(Exercise input)
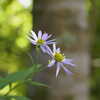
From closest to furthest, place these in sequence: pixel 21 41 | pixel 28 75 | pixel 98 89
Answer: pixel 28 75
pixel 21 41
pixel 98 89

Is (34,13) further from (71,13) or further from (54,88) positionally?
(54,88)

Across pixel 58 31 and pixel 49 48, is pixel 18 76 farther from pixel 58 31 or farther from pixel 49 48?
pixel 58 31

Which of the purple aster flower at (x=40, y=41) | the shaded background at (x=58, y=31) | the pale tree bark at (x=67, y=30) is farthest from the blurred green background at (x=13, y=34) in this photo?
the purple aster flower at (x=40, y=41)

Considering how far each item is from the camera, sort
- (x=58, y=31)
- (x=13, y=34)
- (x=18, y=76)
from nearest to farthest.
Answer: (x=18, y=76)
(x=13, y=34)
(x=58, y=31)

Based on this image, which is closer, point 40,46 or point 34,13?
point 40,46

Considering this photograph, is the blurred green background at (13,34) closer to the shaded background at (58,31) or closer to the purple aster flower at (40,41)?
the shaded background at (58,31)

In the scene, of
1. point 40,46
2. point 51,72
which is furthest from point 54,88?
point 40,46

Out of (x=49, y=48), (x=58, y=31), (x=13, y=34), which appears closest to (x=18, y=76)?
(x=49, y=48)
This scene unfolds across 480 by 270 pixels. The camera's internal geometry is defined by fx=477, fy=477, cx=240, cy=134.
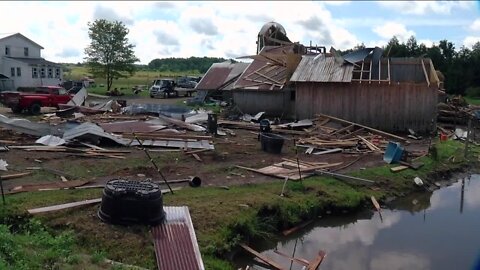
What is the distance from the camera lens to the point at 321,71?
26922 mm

==

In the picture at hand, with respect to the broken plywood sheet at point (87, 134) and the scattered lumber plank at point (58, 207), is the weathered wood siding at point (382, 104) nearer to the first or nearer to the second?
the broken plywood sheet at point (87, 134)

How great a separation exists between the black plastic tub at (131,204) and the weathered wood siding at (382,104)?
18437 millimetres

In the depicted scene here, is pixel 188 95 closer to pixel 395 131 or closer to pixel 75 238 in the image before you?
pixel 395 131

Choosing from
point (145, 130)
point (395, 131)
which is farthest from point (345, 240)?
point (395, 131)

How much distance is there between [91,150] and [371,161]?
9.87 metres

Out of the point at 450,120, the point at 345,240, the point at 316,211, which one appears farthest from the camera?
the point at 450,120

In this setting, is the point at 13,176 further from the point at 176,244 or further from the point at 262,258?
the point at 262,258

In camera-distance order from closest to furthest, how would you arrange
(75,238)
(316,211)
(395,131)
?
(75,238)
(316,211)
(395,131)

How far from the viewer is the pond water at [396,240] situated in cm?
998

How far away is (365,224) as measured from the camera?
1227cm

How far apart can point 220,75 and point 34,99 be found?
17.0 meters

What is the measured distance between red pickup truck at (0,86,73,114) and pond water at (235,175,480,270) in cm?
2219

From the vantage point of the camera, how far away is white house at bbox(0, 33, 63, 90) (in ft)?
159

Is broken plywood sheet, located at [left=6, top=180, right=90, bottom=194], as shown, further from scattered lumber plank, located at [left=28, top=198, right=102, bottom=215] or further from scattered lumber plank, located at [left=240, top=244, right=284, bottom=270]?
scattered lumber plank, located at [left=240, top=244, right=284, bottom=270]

(What you need to do) Count the lines in the data above that contain the string "scene". Reply with the number alone.

(Full output) 3